LaborPress

December 23, 2013

By Joe Maniscalco

Councilman Donovan Richards.

New York, NY – Laborers, some of whom were among the first called in to clean up in the wake of Hurricane Sandy last year, are hailing the passage of a new bill which promises to track the billions of dollars in federal disaster aid being pumped into the city.

Once enacted, the “Sandy Tracker bill” will require contractors and other recipients of Hurricane Sandy relief funds to demonstrate compliance with numerous worker protections including prevailing wage, health benefits and more.

“We strongly believe that the money should be used to create good jobs for New Yorkers,” said Javier Gallardo of the Workers Justice Project. “This bill will begin the process of transparency and accountability.

New York City Council Members Donovan Richards and Brad Lander co-sponsored Into. 1040-A, also known as the “Sandy Tracker bill,” earlier this year. It calls for the establishment of an online database meant to keeps tabs on how Hurricane Sandy funds are actually being spent.

“Workers should not work on sites for $3 an hour,” Councilman Donovan Richards said Thursday on the steps of City Hall. “We refuse to have any work coming through our community that is not going to earn a prevailing wage for people in our community.”

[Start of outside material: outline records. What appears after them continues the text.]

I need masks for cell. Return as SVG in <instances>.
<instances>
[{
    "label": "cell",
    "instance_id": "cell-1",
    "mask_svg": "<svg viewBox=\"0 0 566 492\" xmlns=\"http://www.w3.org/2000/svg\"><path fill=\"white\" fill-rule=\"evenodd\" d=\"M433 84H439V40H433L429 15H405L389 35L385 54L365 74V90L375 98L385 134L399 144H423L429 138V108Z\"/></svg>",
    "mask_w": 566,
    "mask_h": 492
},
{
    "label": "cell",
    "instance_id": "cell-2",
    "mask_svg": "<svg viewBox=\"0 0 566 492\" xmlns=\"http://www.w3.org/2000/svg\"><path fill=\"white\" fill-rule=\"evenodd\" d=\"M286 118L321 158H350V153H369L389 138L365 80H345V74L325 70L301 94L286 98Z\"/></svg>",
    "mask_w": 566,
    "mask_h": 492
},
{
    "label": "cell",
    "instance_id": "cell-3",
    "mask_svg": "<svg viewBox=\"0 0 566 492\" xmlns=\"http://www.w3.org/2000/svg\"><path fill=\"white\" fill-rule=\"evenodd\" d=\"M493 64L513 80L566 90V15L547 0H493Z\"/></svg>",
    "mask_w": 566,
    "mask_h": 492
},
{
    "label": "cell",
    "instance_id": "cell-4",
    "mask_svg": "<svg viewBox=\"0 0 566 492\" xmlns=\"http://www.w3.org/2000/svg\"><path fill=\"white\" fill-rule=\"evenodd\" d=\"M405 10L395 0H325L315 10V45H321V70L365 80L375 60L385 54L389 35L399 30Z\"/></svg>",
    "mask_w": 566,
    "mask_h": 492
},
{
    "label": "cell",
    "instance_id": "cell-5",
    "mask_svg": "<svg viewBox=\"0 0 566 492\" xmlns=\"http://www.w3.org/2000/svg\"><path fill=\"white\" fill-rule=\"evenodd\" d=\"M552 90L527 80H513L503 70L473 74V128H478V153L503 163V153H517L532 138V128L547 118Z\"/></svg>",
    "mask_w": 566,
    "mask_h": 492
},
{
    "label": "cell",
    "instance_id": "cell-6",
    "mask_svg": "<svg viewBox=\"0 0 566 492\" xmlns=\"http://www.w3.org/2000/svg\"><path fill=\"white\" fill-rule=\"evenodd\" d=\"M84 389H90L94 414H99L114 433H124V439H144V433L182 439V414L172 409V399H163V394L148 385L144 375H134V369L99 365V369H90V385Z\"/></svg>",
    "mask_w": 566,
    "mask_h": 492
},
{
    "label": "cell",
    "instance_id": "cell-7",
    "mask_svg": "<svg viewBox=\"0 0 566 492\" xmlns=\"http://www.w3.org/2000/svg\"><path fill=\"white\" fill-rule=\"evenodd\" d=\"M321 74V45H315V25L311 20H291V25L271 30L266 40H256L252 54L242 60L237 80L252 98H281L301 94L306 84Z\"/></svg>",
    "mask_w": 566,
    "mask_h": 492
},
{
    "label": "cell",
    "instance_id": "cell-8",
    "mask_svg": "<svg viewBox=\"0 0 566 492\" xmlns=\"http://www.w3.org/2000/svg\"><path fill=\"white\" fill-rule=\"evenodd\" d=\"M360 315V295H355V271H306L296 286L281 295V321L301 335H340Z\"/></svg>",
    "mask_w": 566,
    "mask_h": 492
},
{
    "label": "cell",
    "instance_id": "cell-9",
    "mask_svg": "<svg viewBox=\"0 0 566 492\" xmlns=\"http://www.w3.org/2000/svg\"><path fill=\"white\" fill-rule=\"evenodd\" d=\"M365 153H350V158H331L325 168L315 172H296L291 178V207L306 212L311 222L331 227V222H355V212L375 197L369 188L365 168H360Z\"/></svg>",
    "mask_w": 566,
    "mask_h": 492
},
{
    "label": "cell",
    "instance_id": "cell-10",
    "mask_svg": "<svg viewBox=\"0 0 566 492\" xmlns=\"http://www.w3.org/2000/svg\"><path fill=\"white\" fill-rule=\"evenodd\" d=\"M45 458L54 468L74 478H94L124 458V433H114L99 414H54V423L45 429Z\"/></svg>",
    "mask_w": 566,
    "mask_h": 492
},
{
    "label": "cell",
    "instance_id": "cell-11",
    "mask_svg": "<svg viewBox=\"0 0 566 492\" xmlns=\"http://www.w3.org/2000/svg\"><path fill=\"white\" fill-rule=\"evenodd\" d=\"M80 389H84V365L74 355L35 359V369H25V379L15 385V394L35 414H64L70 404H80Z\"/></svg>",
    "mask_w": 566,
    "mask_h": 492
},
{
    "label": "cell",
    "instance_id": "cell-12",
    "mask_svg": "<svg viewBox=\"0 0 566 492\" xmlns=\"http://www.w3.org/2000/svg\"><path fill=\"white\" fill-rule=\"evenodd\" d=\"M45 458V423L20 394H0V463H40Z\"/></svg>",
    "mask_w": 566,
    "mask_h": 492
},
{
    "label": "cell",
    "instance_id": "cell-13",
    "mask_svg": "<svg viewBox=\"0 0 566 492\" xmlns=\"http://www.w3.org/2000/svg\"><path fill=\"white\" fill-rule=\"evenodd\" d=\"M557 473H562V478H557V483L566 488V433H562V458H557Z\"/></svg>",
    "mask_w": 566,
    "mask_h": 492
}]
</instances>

Strong support from community based organizations and organized labor helped put the “Sandy Tracker bill” over the top.

According to Natalie Alegre, coordinator for the Alliance of a Just Rebuilding, efforts to recover from Hurricane Sandy’s devastation continue in hard-hit communities throughout the city.

“We are really excited about the passage of the bill, but survivors are still suffering,” Alegre said.  “We want to see real leadership from the new administration.”

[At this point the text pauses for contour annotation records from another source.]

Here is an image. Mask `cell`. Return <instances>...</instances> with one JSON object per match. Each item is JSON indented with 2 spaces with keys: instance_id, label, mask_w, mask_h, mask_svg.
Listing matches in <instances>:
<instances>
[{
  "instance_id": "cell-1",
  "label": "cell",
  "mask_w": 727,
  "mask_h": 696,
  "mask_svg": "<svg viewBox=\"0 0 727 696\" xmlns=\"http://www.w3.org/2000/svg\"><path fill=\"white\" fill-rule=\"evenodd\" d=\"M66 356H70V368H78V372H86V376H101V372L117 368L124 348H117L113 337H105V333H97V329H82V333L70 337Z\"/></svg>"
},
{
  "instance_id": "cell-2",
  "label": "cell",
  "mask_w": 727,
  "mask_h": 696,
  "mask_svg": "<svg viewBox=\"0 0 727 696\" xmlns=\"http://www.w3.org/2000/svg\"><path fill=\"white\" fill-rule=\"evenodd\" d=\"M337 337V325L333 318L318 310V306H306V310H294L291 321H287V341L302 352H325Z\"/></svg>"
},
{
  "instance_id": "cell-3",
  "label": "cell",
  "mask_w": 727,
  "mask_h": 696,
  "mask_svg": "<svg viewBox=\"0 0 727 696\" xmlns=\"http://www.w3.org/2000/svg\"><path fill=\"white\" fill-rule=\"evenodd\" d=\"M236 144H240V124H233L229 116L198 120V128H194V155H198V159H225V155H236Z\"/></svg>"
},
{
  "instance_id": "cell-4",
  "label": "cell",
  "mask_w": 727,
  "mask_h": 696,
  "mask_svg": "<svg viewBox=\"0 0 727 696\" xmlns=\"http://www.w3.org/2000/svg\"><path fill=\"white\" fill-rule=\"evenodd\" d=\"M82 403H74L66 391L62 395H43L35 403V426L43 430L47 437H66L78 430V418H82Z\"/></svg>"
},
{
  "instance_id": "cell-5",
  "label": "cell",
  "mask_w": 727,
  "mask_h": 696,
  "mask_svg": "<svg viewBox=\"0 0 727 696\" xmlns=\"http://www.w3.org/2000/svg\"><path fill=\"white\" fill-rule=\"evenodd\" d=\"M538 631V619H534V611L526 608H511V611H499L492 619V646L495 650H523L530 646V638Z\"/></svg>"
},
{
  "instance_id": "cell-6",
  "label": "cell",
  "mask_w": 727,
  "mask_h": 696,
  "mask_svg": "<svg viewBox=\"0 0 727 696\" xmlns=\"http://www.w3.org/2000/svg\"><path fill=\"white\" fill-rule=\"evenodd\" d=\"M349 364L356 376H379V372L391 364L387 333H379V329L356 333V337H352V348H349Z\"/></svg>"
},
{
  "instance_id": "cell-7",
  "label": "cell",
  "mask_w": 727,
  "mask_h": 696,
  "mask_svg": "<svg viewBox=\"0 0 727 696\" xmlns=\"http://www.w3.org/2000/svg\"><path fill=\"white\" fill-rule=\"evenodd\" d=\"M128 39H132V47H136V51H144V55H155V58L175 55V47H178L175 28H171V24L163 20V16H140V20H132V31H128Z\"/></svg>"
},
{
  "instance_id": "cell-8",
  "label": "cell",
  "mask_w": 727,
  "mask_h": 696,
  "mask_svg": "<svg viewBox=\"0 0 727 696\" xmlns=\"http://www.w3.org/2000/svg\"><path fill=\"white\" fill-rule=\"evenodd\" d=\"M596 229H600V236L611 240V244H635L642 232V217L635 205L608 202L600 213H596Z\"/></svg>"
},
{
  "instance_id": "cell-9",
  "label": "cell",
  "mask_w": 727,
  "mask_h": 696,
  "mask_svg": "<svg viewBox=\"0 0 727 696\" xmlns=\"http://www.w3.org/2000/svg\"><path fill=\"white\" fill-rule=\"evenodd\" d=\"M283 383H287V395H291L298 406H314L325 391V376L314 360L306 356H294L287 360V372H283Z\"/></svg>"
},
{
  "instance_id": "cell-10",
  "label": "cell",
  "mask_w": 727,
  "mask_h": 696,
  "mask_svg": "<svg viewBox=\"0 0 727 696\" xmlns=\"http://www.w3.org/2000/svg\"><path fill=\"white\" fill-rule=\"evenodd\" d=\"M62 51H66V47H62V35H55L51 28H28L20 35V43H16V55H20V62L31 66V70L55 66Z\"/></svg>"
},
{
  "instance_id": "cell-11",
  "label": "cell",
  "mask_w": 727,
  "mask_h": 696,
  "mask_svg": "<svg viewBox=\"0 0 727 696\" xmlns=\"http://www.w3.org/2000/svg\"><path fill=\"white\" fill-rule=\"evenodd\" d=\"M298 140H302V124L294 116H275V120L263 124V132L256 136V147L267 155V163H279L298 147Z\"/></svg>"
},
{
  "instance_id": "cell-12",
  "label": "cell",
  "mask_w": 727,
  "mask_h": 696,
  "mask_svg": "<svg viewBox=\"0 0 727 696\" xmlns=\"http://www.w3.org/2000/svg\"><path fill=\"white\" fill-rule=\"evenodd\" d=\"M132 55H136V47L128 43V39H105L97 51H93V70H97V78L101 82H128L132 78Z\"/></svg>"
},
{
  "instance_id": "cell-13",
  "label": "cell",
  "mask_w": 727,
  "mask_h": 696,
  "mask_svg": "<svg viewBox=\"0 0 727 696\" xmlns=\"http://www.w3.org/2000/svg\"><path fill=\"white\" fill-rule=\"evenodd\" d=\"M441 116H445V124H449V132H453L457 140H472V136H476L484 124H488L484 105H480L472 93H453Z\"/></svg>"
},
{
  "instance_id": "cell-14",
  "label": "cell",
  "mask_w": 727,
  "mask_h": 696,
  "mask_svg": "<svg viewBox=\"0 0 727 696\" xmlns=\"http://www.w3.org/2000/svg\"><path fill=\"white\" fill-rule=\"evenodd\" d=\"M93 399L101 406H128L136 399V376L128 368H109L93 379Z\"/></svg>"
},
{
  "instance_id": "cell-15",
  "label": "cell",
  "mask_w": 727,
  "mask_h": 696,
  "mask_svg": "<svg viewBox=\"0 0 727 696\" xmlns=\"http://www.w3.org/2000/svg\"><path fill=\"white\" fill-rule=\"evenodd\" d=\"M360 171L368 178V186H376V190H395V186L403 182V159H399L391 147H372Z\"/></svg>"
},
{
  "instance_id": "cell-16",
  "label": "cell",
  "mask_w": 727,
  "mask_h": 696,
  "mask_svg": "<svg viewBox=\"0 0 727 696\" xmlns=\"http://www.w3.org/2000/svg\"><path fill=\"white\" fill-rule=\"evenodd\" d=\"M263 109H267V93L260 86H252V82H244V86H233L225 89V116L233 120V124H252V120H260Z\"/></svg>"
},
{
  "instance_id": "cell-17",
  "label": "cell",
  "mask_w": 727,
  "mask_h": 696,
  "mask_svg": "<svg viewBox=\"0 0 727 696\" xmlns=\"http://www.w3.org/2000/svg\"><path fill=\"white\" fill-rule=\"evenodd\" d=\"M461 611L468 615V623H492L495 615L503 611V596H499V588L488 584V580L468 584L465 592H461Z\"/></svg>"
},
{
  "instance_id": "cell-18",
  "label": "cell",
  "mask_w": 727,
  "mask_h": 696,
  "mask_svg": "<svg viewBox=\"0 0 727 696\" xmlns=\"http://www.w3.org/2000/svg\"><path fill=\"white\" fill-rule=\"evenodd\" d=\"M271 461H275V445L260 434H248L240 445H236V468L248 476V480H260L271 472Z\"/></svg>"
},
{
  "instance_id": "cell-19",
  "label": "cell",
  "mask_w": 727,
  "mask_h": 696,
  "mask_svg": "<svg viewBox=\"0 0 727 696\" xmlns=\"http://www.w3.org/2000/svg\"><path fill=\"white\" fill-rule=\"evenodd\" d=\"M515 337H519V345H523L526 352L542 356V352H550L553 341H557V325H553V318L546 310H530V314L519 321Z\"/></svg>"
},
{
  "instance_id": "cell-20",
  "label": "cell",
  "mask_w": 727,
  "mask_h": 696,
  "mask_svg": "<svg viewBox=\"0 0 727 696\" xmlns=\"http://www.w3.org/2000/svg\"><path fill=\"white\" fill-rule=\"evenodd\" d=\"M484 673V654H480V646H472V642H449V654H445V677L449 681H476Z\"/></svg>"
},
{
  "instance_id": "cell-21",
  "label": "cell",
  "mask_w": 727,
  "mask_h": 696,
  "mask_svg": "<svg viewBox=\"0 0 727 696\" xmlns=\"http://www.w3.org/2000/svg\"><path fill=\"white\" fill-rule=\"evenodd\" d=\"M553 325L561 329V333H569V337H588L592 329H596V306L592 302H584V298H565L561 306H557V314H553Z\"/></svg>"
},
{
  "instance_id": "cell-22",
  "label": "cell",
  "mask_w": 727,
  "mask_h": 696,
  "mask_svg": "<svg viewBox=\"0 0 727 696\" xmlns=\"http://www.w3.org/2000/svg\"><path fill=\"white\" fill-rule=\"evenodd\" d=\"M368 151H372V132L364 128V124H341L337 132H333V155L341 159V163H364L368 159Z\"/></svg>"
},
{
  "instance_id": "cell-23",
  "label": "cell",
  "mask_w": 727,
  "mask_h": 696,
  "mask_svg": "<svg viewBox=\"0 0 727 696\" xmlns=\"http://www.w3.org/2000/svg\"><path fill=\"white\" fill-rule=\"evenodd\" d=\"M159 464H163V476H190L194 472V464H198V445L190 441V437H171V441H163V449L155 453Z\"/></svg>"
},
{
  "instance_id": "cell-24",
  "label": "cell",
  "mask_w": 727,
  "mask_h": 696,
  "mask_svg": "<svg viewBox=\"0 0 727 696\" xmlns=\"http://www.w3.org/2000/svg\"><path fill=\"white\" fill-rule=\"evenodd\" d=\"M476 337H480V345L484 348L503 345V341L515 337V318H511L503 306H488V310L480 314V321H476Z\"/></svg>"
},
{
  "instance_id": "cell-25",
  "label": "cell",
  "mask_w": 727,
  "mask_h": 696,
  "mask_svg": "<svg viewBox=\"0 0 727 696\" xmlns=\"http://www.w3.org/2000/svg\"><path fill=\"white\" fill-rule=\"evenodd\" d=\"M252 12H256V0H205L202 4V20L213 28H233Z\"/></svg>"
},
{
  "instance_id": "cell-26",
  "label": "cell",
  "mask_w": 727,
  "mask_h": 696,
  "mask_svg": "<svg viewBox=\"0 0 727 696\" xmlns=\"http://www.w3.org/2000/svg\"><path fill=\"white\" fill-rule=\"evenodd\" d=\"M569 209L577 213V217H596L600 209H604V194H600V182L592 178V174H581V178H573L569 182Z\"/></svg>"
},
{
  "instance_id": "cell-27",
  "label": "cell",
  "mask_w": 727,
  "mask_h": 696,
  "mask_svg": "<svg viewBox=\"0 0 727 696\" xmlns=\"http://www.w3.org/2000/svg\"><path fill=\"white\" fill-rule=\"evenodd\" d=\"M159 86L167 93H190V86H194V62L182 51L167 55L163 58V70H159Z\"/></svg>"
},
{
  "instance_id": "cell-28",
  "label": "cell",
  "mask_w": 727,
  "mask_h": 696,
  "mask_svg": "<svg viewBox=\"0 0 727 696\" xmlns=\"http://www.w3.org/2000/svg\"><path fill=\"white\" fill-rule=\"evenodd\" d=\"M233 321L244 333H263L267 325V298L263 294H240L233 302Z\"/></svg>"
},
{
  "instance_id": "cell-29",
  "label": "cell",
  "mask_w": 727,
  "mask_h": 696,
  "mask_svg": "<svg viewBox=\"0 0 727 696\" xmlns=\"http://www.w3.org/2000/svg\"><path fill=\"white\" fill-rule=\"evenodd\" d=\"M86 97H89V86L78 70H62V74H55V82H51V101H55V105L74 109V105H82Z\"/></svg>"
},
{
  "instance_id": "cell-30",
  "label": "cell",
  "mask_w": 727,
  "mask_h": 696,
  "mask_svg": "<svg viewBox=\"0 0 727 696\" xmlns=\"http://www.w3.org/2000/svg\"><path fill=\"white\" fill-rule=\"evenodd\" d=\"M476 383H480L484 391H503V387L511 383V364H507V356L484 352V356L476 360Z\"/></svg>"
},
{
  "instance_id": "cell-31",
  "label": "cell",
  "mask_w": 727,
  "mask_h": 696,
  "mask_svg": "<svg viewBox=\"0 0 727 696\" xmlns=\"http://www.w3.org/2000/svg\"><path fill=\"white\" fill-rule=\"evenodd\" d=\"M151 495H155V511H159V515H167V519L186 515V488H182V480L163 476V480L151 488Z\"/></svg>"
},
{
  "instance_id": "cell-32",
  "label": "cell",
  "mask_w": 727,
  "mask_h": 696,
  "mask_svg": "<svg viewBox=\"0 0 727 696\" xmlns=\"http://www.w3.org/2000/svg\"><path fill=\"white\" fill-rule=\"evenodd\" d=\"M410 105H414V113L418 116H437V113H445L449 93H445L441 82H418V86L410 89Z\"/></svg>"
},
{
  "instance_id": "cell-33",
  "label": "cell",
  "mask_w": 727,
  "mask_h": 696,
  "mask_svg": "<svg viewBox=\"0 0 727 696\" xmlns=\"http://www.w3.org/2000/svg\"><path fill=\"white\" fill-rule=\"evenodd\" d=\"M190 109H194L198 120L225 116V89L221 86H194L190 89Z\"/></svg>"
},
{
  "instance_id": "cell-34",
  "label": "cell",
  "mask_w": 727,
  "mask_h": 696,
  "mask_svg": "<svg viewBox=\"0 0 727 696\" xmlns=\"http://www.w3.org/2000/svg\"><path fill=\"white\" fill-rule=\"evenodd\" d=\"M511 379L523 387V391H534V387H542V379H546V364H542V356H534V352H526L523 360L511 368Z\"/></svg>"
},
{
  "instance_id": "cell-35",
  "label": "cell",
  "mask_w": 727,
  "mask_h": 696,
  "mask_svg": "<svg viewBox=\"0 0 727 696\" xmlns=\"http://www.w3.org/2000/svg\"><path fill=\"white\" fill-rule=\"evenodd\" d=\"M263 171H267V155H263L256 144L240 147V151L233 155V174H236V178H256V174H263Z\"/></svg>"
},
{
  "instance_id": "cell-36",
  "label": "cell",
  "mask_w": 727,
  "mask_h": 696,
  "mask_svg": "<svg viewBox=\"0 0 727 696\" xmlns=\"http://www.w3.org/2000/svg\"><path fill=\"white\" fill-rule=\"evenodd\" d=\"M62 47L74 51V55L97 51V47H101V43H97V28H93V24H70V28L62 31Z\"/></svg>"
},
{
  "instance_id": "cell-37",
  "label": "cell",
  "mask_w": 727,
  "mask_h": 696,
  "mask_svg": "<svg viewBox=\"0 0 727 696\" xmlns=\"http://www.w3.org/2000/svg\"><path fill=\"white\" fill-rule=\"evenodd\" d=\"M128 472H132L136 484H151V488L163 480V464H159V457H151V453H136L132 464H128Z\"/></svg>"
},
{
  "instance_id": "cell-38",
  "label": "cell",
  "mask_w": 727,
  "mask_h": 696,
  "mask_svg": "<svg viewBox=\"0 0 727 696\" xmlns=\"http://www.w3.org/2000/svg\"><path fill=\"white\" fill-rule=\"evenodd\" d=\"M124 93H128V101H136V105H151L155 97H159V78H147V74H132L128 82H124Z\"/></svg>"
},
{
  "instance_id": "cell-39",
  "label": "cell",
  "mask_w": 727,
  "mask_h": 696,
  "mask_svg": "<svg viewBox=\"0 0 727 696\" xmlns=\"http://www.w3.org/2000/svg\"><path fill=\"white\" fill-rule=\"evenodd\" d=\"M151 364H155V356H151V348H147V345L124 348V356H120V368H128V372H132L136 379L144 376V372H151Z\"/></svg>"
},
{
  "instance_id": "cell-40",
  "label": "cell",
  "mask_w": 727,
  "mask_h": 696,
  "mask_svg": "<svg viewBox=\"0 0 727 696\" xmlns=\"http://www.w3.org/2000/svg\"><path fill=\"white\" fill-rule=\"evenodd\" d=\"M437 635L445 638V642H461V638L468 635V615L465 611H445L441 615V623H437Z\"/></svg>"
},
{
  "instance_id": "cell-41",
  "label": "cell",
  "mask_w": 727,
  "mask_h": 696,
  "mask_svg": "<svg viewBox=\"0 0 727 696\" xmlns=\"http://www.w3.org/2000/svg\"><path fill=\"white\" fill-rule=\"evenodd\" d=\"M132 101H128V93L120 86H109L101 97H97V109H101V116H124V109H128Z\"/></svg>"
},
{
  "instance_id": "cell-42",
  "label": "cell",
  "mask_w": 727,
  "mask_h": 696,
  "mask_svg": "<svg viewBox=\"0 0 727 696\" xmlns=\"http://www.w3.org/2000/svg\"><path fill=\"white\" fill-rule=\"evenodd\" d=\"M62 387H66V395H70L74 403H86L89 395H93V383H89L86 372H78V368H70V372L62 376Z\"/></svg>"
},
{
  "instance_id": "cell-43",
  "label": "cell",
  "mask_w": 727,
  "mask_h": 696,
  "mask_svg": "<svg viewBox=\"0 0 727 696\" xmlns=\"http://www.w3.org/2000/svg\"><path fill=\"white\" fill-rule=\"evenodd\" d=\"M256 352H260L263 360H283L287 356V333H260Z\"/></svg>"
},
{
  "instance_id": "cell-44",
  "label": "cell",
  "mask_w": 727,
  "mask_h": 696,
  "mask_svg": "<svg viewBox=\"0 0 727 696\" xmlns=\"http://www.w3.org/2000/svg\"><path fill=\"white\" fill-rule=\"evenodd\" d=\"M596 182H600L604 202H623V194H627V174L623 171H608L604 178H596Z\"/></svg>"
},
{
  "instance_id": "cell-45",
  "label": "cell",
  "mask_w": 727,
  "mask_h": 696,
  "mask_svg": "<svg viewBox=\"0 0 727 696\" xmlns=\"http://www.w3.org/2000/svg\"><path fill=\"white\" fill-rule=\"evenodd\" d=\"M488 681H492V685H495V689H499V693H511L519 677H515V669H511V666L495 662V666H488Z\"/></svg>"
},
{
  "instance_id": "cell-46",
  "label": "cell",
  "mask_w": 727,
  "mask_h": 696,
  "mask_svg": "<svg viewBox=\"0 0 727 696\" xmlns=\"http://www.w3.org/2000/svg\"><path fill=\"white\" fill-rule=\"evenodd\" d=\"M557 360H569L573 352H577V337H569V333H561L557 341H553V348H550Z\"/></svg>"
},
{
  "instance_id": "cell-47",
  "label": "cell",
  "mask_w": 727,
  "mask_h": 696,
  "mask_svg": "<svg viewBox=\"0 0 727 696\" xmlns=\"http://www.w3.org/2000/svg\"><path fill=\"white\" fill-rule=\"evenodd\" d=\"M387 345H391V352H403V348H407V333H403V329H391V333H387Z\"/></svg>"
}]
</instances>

Supporters of the “Sandy Tracker bill” echoed those sentiments chanting, “Moldy homes, jacked up rents, show us where the money’s spent.”

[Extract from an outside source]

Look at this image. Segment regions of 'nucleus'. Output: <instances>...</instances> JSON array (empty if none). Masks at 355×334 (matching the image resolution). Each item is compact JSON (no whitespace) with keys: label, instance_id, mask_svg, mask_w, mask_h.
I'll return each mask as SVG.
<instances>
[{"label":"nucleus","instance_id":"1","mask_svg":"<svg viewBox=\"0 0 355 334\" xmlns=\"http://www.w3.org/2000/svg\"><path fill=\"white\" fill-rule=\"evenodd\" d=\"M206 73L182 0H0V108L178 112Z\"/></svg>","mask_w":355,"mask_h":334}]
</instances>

Councilman Richards, who represents the battered community of Far Rockaway in Queens, said that shady contractors who failed to clean up properly after the storm “duped” many of his constituents.

“People’s mold would come back after they came in and supposedly fixed their homes,” Councilman Richards said. “This legislation would require contractors and subcontractors to be online – and if they had any misdeeds on their record, it would be publicly stated, so that we know that the money is going to good contractors.”

Bettina Damiani, project director at Good Jobs New York, is also urging Mayor-elect Bill de Blasio, to use his executive authority to apply community-hire standards to all Community Development Block Grants so that 30 percent of all wages for Sandy jobs go to workers hired from low-income communities.

“Unions and companies have been doing training programs for 50, 60 years,” Damiani said. “We’re not trying to reinvent the wheel – these kinds of relationships have existed in the past. It’s not about creating it from scratch.”